2nd Lieutenant - 3 August, 1833
1st Lieutenant - 25 September, 1836
2nd Captain - 1 May, 1845
Captain - 14 July, 1851
Lieut. Col. - 10 June, 1856
Brevet Colonel - 10 June, 1861
Colonel - 8 February, 1866
Retires on full-pay - 27 January, 1872
Honorary Major-General - 27 July, 1872

A search of
Harts' Army List does not show Hamley every serving with the rank of Major and it appears that he must have
skipped that rank which would have been a somewhat unusual occurrence. In fact the Royal Engineers at this time did not
have the regular rank of Major. Mr. Tim Watkins has provided some information found at
http://reubique.com/ explaining
this seemingly missing rank:

"Under Queen's Warrant, 5-7-1872, the rank of Major was established and that of 2nd Captain abolished.  All 2nd Captains
from that date were styled Captains, and Captains, Majors.  Though fresh commissions were not issued, the dates of their
existing commissions held good for the next rank."

While W. G. Hamley never saw action in active service during his entire career it was none the less marked by some
distinction.

Hamley was appointed Lieutenant Governor and Commander-in-Chief of the island Bermuda in 1864-65 and again in
1866-67.  It was during his first tenure (serving as Acting Governor) that the island was hit by an epidemic of yellow fever
which arrived on board a Confederate blockade-runner.  In
The Life of General Sir Edward Bruce Hamley*, William is
described as stalwartly working to stem the plague's tide until he himself was stricken with the fever. He recovered but the
ill-effects of the sickness would follow him for the rest of his life. Perhaps as reward for his dedicated service during this time
he was appointed to the Council of the Bermudas by Queen Victoria on December 23, 1865.

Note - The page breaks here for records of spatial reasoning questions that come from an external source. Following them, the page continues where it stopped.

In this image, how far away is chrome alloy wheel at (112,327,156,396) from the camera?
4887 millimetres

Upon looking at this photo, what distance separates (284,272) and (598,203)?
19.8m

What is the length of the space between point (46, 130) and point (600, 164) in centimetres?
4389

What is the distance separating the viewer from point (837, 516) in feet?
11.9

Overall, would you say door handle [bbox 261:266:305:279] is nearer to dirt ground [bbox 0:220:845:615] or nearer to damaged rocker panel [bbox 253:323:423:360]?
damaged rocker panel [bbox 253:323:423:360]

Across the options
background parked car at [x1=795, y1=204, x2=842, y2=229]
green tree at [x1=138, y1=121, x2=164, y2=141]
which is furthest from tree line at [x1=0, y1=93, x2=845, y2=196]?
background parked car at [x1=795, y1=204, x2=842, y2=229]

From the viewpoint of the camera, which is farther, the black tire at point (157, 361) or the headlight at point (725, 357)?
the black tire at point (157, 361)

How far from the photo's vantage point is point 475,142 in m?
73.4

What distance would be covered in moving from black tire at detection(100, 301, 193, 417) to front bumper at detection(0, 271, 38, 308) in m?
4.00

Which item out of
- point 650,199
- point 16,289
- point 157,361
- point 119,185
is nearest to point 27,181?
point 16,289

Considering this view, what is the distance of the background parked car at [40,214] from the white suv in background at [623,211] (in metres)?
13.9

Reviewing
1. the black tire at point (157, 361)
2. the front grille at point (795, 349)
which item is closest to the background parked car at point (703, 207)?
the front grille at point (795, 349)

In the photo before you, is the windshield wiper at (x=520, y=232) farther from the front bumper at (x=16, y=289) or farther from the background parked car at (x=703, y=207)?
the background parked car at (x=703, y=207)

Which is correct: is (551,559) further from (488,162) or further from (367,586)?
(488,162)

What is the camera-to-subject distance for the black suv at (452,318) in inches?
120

After his return to England from Bermuda
The Life of General Sir Edward Bruce Hamley states that William's "life was one
long martyrdom from sciatica and acute rheumatic pains, when restless days would succeed the broken nights. But nothing
could sour that sweet temper or quell the intellectual energy. Enfeebled by pain, he would pull himself together to write one
of his thoughtful articles for Blackwood's when he was one of 'Magas' regular contributors."

Hamley had quite a literary career. As far back as 1850, while still a Captain he had written his first novel Lady Lee's
Widowhood
. About the same time he began writing for both Fraser's and Blackwood's magazines. The novel Captain
Clutterbuck's Champagne. A West Indian Reminiscence
 was published in 1862. One of the Blackwood's series about the
opening of the Suez Canal was titled
A New Sea in an Old Land: Being Papers Suggested by a Visit to Egypt at the End of
1869  
(1871) After his retirement in 1872 he wrote the novels Guilty of Not Guilty? A Tale (1878), The House of Lys (1879)
and
Traseaden Hall: When George the Third was King (1882).

William Hamley married Olivia Arbuthnot Gallwey on 8 September, 1847 and had a least four children - three sons and a
daughter.

Major General William George Hamley died on 6 April, 1893.


Mounted Photograph
4 1/4 inches by 3 1/4 inches (10.8 cm x 8.9 cm)
Unknown Photographer
England
c. 1859

* General Sir Edward Bruce Hamley KCMG KCB, Royal Engineers (1824-1893) was William George Hamley's  younger
brother. He served in the Crimea as aide-de-camp to Sir Richard Dacres and later in Egypt at the battle of Tel el-Kebir when
he commanded the 2nd division of the expedition under Sir Garnet Wolseley. He was also a prolific writer.